Colin voice was necessary in this debate because it may be the first time that society was slapped into reality of how women and female children are perceived.  As a woman who played sports, I can attest to the views society openly promotes about women and girls.  I recall playing basketball in my youthful days and asked on numerous occasions if I didn’t have dirty dishes to wash (or something along that line), being underestimated as a viable opponent and being consistently sexual harassed on the court.

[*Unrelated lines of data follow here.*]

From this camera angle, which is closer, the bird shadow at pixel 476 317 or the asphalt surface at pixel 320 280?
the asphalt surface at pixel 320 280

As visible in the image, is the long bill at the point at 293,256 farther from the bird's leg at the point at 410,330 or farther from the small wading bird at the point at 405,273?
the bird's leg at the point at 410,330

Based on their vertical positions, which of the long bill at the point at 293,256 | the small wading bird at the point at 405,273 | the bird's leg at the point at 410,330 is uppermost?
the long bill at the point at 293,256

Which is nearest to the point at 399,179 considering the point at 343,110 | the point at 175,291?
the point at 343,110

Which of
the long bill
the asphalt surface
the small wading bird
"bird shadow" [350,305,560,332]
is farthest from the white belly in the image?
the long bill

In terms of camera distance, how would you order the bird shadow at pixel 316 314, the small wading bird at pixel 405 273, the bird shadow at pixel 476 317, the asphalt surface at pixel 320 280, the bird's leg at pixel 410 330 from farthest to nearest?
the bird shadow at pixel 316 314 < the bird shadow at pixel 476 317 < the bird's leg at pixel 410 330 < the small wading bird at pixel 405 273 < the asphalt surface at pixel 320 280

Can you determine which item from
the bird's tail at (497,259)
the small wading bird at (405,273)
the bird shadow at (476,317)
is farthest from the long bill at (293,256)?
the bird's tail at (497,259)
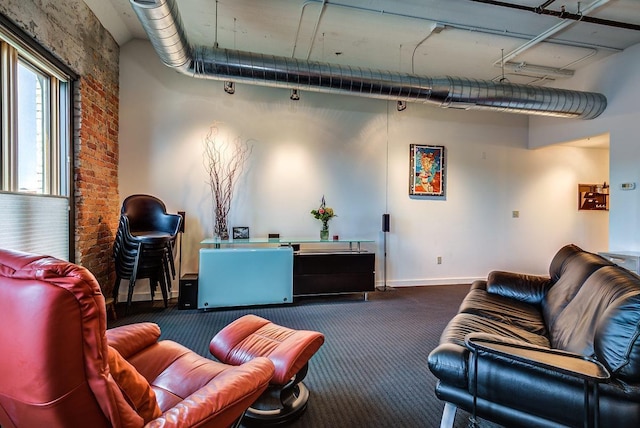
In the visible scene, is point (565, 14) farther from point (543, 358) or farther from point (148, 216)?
point (148, 216)

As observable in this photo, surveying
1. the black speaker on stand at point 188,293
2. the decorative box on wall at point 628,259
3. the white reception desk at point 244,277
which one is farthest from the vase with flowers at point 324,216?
the decorative box on wall at point 628,259

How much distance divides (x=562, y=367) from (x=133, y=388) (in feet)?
5.26

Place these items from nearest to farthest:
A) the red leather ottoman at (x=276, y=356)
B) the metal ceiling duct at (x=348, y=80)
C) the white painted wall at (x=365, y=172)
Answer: the red leather ottoman at (x=276, y=356)
the metal ceiling duct at (x=348, y=80)
the white painted wall at (x=365, y=172)

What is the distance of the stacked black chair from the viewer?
11.3 ft

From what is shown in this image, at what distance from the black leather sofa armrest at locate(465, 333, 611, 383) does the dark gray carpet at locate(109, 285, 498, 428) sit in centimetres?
70

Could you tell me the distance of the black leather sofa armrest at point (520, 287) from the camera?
2.86 meters

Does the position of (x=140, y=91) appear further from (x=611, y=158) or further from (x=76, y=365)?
(x=611, y=158)

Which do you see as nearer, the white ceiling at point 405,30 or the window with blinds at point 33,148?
the window with blinds at point 33,148

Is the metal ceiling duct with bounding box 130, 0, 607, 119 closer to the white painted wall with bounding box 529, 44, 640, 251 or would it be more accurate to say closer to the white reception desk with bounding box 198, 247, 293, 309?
the white painted wall with bounding box 529, 44, 640, 251

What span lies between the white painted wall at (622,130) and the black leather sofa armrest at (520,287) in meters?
2.35

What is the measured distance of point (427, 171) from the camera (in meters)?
5.26


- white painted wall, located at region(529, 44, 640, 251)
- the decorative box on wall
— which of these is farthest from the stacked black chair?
white painted wall, located at region(529, 44, 640, 251)

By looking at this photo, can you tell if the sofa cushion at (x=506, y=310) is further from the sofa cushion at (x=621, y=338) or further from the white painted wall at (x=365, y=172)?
the white painted wall at (x=365, y=172)

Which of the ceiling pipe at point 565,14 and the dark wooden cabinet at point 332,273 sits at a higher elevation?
the ceiling pipe at point 565,14
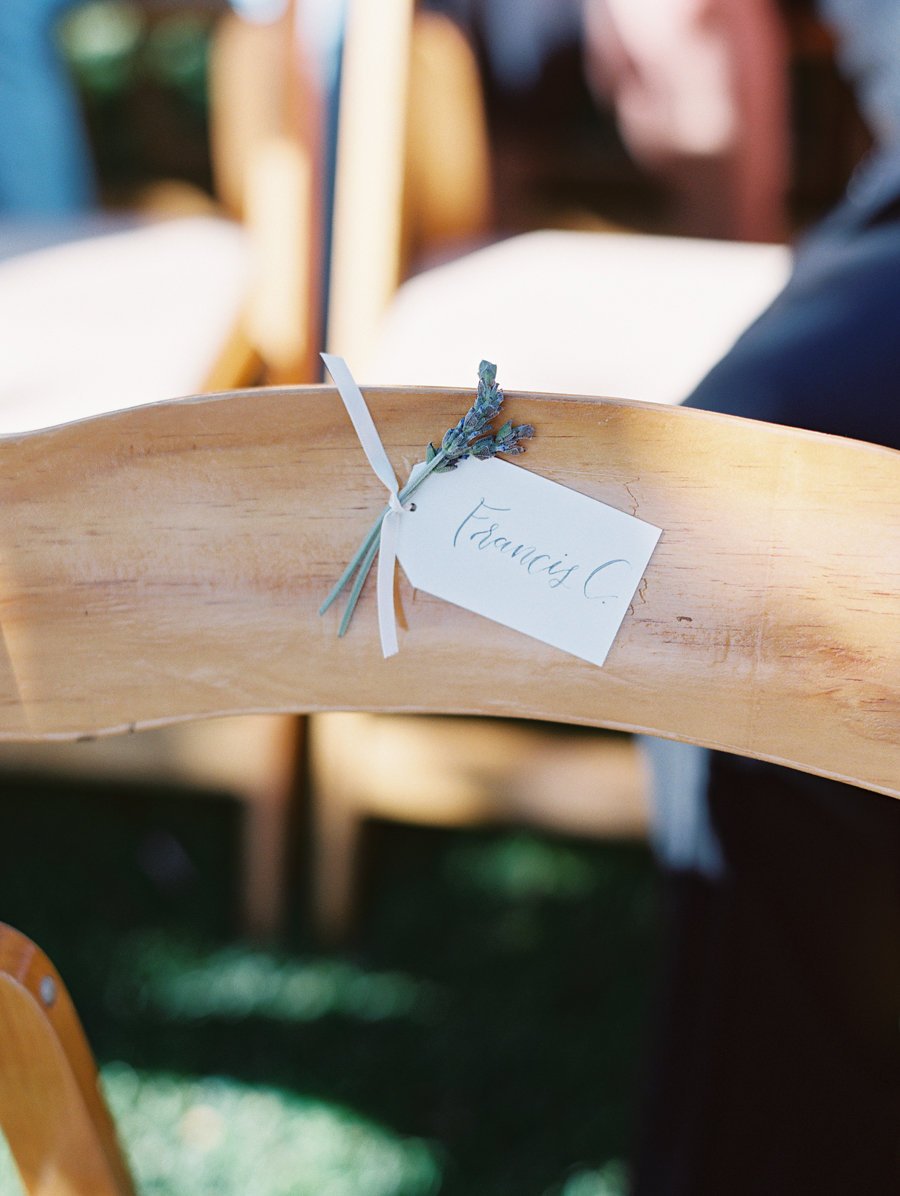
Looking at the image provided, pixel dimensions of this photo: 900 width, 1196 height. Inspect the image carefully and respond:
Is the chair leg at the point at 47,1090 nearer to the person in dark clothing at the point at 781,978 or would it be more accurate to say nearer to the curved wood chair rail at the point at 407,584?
the curved wood chair rail at the point at 407,584

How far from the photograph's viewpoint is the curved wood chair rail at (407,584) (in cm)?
41

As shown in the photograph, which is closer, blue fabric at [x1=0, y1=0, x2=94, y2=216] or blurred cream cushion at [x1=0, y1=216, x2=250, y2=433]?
blurred cream cushion at [x1=0, y1=216, x2=250, y2=433]

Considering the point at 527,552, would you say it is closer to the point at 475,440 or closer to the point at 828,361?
the point at 475,440

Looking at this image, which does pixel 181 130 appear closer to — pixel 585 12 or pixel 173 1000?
pixel 585 12

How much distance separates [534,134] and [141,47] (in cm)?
84

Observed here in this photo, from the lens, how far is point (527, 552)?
1.41ft

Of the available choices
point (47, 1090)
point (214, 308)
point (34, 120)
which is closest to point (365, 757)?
point (214, 308)

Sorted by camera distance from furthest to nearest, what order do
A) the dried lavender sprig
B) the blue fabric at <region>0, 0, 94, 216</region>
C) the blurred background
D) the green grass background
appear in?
the blue fabric at <region>0, 0, 94, 216</region>
the green grass background
the blurred background
the dried lavender sprig

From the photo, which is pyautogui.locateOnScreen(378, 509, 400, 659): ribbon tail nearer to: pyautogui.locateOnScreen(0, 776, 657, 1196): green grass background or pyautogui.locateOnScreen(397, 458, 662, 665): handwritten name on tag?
pyautogui.locateOnScreen(397, 458, 662, 665): handwritten name on tag

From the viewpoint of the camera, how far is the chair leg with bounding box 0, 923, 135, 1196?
0.45 m

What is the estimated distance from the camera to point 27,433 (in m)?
0.44

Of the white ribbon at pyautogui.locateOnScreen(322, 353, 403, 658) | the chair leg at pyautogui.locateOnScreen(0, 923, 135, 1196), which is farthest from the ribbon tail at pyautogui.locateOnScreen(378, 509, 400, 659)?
the chair leg at pyautogui.locateOnScreen(0, 923, 135, 1196)

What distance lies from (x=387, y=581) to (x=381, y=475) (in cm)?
4

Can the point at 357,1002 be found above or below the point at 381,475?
below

Women are not encouraged to be in male dominated arenas and it is evident even in our leadership arena.  Belize has one elected woman in the House of Representative even though women represent at least 50 percent of voters.  The Hon. Dolores Balderamos, Belize only elected woman, was mocked with sexist, vile and disparaging remarks during a public house meeting.  Previous female candidates have been raped or shamed with sexually explicit pictures circulated in the community.  Are we surprised that Belize is dead last in Latin America, Central America and the Caribbean when it comes to the empowerment of women?

Colin received a much deserving tsunami of public criticism from the Woman’s Issue Network, The Special Envoy for Women and Children, Amandala colleague Adele Ramos, National Committee for Family and Children and many other people, however, lets make this a beginning and not an end. Belize must begin the arduous task of reeducating Colin and many like him because he was simply expressing what many of us have seen and heard from our own fathers, brothers, husbands, lovers and friends. Women are different, unequal and warrant the treatment they receive.

As a society we must grow and learn from this pivotal point in our history.  Women must be supported and celebrated. Women are not like men and don’t want to be men, however, women are entitled to the same opportunities and respect as men.  We must empower our women and girls with messages of “yes you can”; “ you can be all you want to be”;  “go for it and take the road less travelled”;  “it is okay to have the same dreams as men”; ”it is okay to stand out and stand up”;  “your body is yours and no one controls who you are”.  Let’s not forget that women are the guardians, and teachers of the next generation therefore empowering a woman empowers next generation and it will empower Belize.

Colin BH response to criticism:

bh colin

2 thoughts on “Baked Again by: Aria Lightfoot

  1. Unfortunately, the Colin BHs and their ilk are not amenable to real attitude change. Macho sexism, represented by both their outrageous ideas about women “inviting rape” and such as well as their claims of chivalrous protection of the “weaker sex” (like women aren’t competent to protect themselves, given the chance), in in their bones. But these folk ARE amenable to behavior change, best achieved by extracting a heavy cost for expressing such vile ideas in a public forum. Maybe they can’t help feeling as they do, but they certainly can keep such regressive and destructive ideas to themselves. I am so happy to see the women’s groups so united in their condemnation of the Amandala piece, along with a number of individual women and men. Colin BH needs to spend some quite period of time out in the doghouse.